Uno de los recursos que permiten esto es el plano subjetivo, que nos coloca en el punto de vista de un personaje concreto. Veamos cómo funciona a través de tres ejemplos.
Suspense (Jack Clayton, 1961)

En mi opinión, la mejor adaptación al cine de la famosa novela «otra vuelta de tuerca´´, de Henry James.
La novela, en apariencia una sencilla y genérica historia de fantasmas, es famosa precisamente por aquello a lo que hace referencia su título: la vuelta de tuerca que cada lector hace tras leerla.
¿Existían realmente los fantasmas de los criados, o la institutriz protagonista es una fanática religiosa que ha matado de miedo a un niño?
Esta ambigüedad es el corazón de la novela, y funciona porque todo está narrado desde el punto de vista de la institutriz. Es decir, vemos lo que ella ve, y si como apunta una de las interpretaciones no es una narradora fiable, no podemos estar seguros de que lo que ve o cree ver sea la verdad.
Ahora bien, ¿cómo se traslada esto al lenguaje cinematográfico? Aquí es donde hace su aparición el protagonista de esta entrada, el plano subjetivo.

Durante la película, las distintas y escalofriantes apariciones de los fantasmas están narradas a través de un plano subjetivo de la protagonista, interpretada por Deborah Kerr.
Es decir, cuando vemos a los fantasmas, el lenguaje visual nos marca que estamos viéndolos a través de ella. Manteniendo este código a lo largo de todo el metraje, el director logra trasladar la ambigüedad presente en las páginas a través de una técnica cinematográfica.
Halloween (John Carpenter, 1978)
Vamos ahora con un plano subjetivo que, a su vez, es uno de los planos secuencia más famosos de la historia del cine.
Es halloween. Acaba de comenzar la película, y, a través de una larga toma, el director nos coloca en la mirada de Michael, un personaje al que acompañamos mientras entra en su casa, agarra un cuchillo de cocina y mata a su hermana Judith.
Durante la toma, se pone una máscara de halloween. Sin cortar, el director nos muestra el resto de la secuencia a través de las rendijas para los ojos de dicha máscara.

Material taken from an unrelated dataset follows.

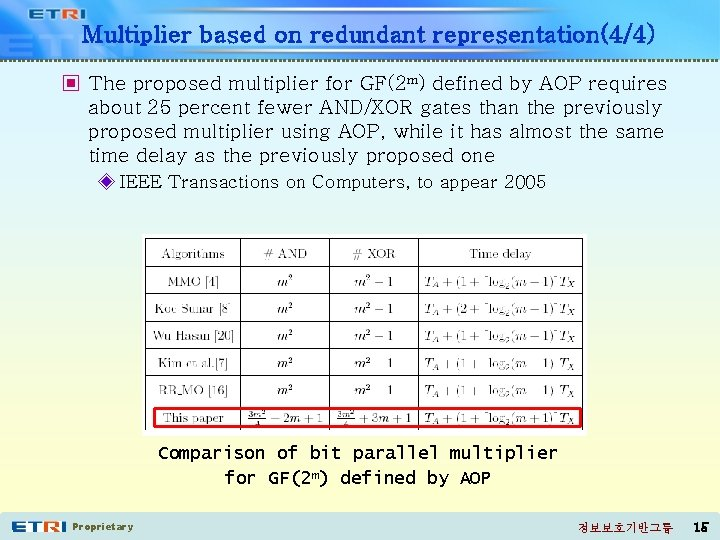 Multiplier based on redundant representation(4/4) ▣ The proposed multiplier for GF(2 m) defined by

Solo con esto, el uso del plano subjetivo aquí ya sería muy impactante, pues el director nos ha colocado en el punto de vista del asesino y le hemos acompañado mientras mata.
Pero lo peor aún está por llegar.
Tras cometer el crimen, Michael sale de la casa y se encuentra con sus padres, que se extrañan de verlo ahí y le quitan la máscara. Entonces, y solo entonces, el director pasa al contraplano y nos permite ver a Michael.
El espectador es así consciente que el asesino al que ha acompañado mientras mata, y cuyo rostro le ha sido ocultado por el plano subjetivo, es un niño de no más de diez años.

Luces de la ciudad (Charles Chaplin, 1931)
En esta, una de sus más famosas películas, Chaplin vive distintas desventuras para ayudar a su amada, una joven ciega, a conseguir el dinero que necesita para la operación que le devolverá la vista.

Al final, su objetivo se cumple y la joven vuelve a ver, pero ella y Chaplin no se reencuentran hasta los últimos minutos. Cuando este reencuentro se produce, un plano subjetivo nos coloca en el punto de vista de la chica.
Es a través de ella y su recién recuperado de la vista que vemos a Chaplin mientras la joven lo reconoce como el hombre amable que la ayudó cuando no podía ver. Un final emotivo, sí, pero su impacto no queda ahí.
La verdadera magia de la escena reside en cómo, a través del plano subjetivo, el espectador tiene la sensación de ver por primera vez a Chaplin, uno de los hombres más famosos del mundo ya por aquel entonces.
Dicho de otra manera, la cámara, en ese momento, son los ojos de un personaje que vuelve a ver.